自分の中の課題のひとつとして,牧師のことがある.今月は毎日牧師のことが頭から離れなかった.初めは目の上の瘤のような存在だったが,色々な人に話を聞いているうち,自分を反省する機会になった.今も反省は続いている.牧師は自分の感情や思い出を豊かに話す人だ.その語彙やストーリーには作家性があり,天賦の豊かな賜物なのだなと思う.でも,彼女の話は私には理解できない箇所がいつも必ず多くあり,困っていた.
本人は,自分の欠点や資質のなさを理由として話すのだが,それでは私も何も学べない.彼女の属性を考えれば,人と会う日曜礼拝の時に,世間話のていで自分の思うことを自由に主張してしまいたくなるのもわからなくはない.私は既婚者なので自分の主張ばかり通せていないという事情もあるけど,主張が一方的で多い人とは,私は今までうまくやったことがなく,牧師も苦手な人に当たる.でも,神は愛せよと牧師に私を招いた.
それで聖書で自分を砕く1ヶ月となった.私自身で勝ち取った幸福に籠ることができなくなった.私自身の理解は常にではないが偏っていたり奇妙で珍しかったり,間違っていたのかもしれない.しかしそれは私だけの欠点ではない.そうやって,自分の理解を少し引いて捉えるようになった.私はこう理解したが,どのひとも同じように理解してはいないし,そう同じ理解に達することを期待するのも正しくない.人はいつまでも違う.
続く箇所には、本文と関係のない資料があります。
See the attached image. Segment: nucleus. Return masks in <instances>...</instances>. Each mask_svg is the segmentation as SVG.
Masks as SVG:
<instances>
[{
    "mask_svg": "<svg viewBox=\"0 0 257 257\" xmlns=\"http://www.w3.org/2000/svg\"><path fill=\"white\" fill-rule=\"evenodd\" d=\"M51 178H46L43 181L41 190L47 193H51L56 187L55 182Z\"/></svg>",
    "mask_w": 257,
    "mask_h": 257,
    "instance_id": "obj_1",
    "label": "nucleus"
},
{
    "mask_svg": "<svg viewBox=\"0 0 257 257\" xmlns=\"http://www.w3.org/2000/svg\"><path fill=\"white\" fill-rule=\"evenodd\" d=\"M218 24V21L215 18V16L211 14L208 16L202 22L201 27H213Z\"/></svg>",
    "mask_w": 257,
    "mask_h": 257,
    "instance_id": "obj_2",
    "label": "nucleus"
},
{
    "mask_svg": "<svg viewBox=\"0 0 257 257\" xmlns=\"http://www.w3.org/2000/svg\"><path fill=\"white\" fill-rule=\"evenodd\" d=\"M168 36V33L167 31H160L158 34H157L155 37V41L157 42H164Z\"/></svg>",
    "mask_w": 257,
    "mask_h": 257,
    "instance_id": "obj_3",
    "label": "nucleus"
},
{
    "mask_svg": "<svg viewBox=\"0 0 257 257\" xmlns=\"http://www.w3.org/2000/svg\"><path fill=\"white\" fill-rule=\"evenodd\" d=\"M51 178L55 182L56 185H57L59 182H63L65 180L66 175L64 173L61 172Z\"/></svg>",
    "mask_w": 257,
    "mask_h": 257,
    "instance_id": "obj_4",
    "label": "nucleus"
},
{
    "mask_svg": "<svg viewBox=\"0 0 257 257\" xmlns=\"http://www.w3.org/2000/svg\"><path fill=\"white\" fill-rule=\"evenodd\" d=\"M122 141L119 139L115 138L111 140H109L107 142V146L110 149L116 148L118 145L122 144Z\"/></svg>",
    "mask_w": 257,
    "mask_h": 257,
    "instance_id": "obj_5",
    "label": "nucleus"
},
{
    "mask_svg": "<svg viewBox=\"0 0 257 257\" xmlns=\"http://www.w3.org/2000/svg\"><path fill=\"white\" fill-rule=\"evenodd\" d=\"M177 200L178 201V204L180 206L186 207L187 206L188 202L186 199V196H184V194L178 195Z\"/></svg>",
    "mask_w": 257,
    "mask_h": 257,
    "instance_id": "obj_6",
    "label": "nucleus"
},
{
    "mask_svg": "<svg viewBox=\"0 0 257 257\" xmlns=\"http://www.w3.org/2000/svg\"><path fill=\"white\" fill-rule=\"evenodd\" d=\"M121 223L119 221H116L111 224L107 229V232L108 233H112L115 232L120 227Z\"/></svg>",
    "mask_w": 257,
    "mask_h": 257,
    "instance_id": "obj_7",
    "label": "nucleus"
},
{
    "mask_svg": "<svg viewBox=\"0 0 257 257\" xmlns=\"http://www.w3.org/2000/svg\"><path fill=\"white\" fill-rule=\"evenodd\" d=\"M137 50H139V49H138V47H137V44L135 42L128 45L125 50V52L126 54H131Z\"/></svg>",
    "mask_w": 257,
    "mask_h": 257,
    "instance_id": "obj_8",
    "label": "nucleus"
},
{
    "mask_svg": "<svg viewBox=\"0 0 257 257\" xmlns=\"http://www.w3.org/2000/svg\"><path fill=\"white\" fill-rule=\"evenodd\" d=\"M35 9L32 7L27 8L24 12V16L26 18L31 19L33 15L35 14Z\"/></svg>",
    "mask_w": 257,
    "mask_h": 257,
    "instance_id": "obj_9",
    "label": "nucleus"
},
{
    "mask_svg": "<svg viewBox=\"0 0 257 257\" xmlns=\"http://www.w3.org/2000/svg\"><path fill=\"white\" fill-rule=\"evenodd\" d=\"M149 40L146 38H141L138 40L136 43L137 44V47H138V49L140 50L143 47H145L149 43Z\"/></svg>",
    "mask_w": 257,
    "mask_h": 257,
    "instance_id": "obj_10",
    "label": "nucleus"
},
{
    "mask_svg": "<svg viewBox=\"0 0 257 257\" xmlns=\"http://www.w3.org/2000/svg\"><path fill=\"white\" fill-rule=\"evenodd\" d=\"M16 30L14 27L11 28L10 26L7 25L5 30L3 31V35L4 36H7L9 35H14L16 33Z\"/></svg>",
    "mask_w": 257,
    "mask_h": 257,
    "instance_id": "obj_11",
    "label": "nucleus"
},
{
フィリピの「心をひとつに思いをひとつに」とは,人々が普段互いに違いすぎることを前提したことであり,別に自分の思想や考え方を人に合わせて変更しなさいという意味ではない.牧師を観察しているとそれでいいんだと思える.西洋的で日本的ではない,というか私が育ってきた環境からすれば新しい概念である.私は当然人と互いに異なっているというその前提自体が,私が弁えていなかったことの全てであったかもしれない.